Medicaid, Kids’ Health Insurance Programs Vulnerable, Study Warns
With over half of U.S. states predicting budget deficits for the coming fiscal year, Medicaid and state versions of the State Children's Health Insurance Program are facing fiscal pressure as increased unemployment and decreased wages lead more people to enroll in government-sponsored health care programs, according to a Kaiser Family Foundation Commission on Medicaid and the Uninsured study released Tuesday, the New York Times reports (Sack, New York Times, 4/29).
The report, conducted by researchers at the Urban Institute's Health Policy Center, examined the effect that a one-percentage-point rise in the national unemployment rate would have on state Medicaid and SCHIP programs (Francis, "Health Blog," Wall Street Journal, 4/28).

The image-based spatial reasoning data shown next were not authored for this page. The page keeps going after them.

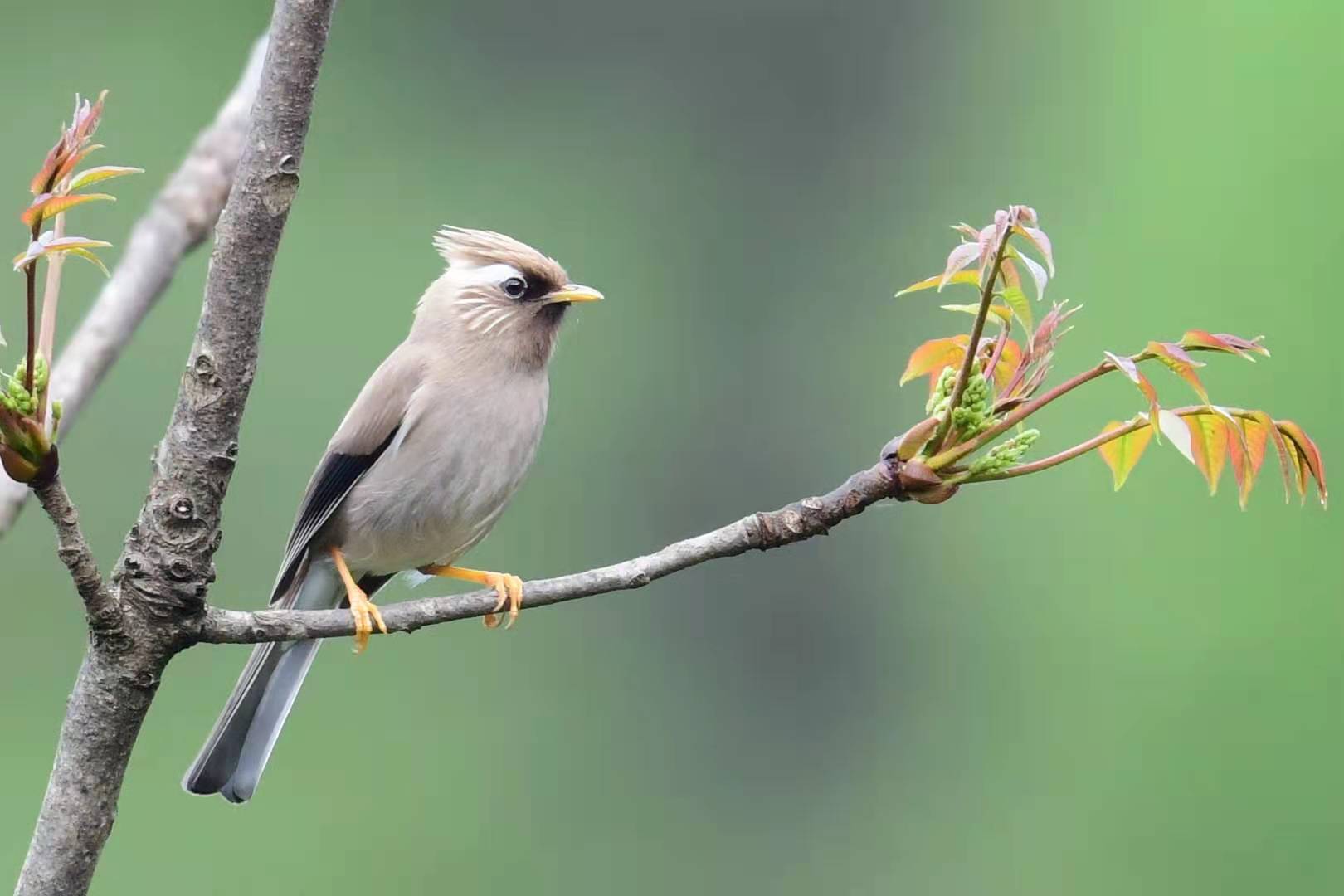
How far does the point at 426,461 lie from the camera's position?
3865mm

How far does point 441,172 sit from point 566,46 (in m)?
2.56

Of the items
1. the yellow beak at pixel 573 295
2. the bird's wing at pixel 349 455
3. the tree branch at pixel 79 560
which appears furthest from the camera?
the yellow beak at pixel 573 295

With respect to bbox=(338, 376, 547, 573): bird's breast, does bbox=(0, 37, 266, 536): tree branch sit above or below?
above

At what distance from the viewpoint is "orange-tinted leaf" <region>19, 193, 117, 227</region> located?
217 centimetres

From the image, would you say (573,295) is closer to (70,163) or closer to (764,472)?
(70,163)

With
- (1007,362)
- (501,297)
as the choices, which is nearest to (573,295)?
(501,297)

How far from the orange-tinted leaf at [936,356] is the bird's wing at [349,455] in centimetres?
149

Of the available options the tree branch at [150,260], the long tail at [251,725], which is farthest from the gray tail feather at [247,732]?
the tree branch at [150,260]

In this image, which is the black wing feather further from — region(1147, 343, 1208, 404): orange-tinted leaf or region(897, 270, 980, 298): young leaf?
region(1147, 343, 1208, 404): orange-tinted leaf

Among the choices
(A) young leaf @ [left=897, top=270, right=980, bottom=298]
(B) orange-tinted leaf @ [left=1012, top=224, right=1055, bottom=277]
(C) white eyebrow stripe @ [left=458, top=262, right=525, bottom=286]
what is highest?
(C) white eyebrow stripe @ [left=458, top=262, right=525, bottom=286]

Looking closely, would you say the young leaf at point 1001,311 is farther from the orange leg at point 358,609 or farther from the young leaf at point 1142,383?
the orange leg at point 358,609

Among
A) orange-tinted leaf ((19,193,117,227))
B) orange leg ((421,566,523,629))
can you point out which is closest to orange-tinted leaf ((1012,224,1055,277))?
orange leg ((421,566,523,629))

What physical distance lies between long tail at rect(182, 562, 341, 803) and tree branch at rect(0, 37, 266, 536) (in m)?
0.64

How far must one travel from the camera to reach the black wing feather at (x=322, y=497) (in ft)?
12.8
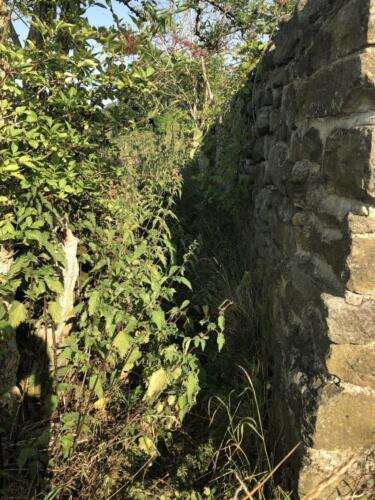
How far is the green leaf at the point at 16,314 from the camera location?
6.47ft

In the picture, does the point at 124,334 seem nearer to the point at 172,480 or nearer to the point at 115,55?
the point at 172,480

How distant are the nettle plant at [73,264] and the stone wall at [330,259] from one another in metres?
0.47

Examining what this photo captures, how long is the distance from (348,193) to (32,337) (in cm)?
178

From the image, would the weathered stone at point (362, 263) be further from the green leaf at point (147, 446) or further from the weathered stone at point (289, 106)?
the green leaf at point (147, 446)

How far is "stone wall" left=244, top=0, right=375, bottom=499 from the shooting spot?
4.93 feet

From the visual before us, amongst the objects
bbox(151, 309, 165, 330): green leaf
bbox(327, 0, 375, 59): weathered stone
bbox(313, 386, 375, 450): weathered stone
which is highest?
bbox(327, 0, 375, 59): weathered stone

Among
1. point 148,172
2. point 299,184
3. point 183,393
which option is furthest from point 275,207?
point 183,393

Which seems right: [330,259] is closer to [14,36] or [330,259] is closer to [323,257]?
[323,257]

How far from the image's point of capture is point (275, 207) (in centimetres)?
267

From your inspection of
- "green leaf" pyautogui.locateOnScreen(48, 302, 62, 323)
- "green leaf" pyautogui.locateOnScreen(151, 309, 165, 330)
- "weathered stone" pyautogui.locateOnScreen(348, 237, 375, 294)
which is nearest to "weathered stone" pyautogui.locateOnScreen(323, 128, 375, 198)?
"weathered stone" pyautogui.locateOnScreen(348, 237, 375, 294)

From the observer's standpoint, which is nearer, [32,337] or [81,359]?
[81,359]

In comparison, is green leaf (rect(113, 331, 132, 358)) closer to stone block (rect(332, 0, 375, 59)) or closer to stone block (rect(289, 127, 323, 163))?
stone block (rect(289, 127, 323, 163))

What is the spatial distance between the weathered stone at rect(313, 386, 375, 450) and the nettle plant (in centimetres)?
67

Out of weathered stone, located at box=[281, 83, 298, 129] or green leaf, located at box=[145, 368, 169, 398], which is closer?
green leaf, located at box=[145, 368, 169, 398]
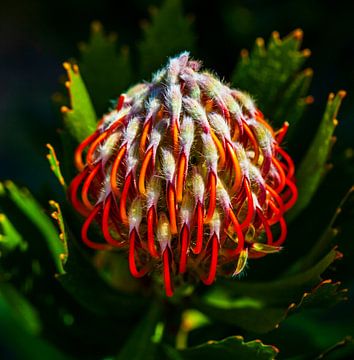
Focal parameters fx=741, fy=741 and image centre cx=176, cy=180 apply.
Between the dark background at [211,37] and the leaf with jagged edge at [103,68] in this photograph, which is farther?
the dark background at [211,37]

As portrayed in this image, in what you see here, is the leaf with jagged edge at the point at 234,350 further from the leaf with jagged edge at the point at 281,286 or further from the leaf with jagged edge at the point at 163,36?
the leaf with jagged edge at the point at 163,36

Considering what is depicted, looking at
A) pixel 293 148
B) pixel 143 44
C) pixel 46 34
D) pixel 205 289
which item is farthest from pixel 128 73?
pixel 46 34

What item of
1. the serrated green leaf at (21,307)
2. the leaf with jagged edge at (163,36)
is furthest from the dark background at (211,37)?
the serrated green leaf at (21,307)

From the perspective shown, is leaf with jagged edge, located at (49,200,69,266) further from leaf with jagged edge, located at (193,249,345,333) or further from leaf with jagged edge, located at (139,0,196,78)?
leaf with jagged edge, located at (139,0,196,78)

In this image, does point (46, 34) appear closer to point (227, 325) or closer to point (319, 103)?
point (319, 103)

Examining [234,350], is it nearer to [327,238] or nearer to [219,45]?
[327,238]

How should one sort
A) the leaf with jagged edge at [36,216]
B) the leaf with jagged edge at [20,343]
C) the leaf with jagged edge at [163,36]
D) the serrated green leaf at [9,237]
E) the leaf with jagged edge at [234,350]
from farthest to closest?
the leaf with jagged edge at [20,343] → the leaf with jagged edge at [163,36] → the leaf with jagged edge at [36,216] → the serrated green leaf at [9,237] → the leaf with jagged edge at [234,350]

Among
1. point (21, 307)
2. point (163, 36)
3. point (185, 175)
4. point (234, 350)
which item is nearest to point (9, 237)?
point (21, 307)
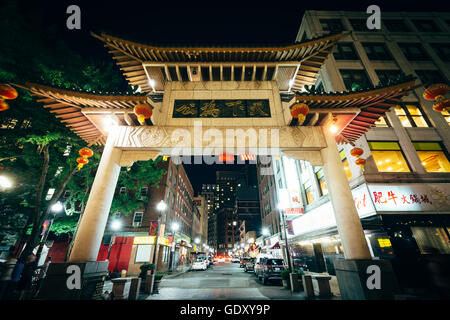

The analysis projects that for every percentage-point increase in unemployment:
- The number of uninsured in the U.S. would increase by 1.1 million;
- Medicaid and SCHIP enrollment would increase by 600,000 children and by 400,000 adults;
- Enrollment jumps in Medicaid and SCHIP would cost an additional $3.4 billion, of which $1.4 billion would come from the states; and
- State general fund revenues would drop by 3% to 4%, likely leading to cuts in Medicaid and SCHIP programs.
According to the researchers, "Because of state balanced-budget requirements, Medicaid and other assistance is most likely to be cut when state residents have the greatest need for help."
A survey found that 27 states and Washington, D.C., are forecasting budget deficits for fiscal year 2009, and cuts to Medicaid or SCHIP programs have been proposed in 13 states.
Meanwhile, the unemployment rate has increased by seven-tenths of 1% since March 2007.
According to Urban Institute Director of Health Policy John Holahan, job losses often accelerate late in a recessionary cycle, meaning the "heaviest hit is still likely to come." Holahan said the projections would be in addition to the enrollment growth normally expected from increasing health insurance costs and the erosion of employer-sponsored coverage.
Researchers also said that the impact of the current economic downturn might be worsened by its proximity to the recession in 2001. "You could have more people at the tipping point so we could be underestimating things a little bit," Holahan said (New York Times, 4/29).
Researchers said the federal government could increase all Medicaid funds temporarily; target federal spending increases to specific states based on need; or allocate funds discriminatingly to states meeting certain criteria, either for a limited time or with a formula that would be implemented during future economic downturns ("Health Blog," Wall Street Journal, 4/28).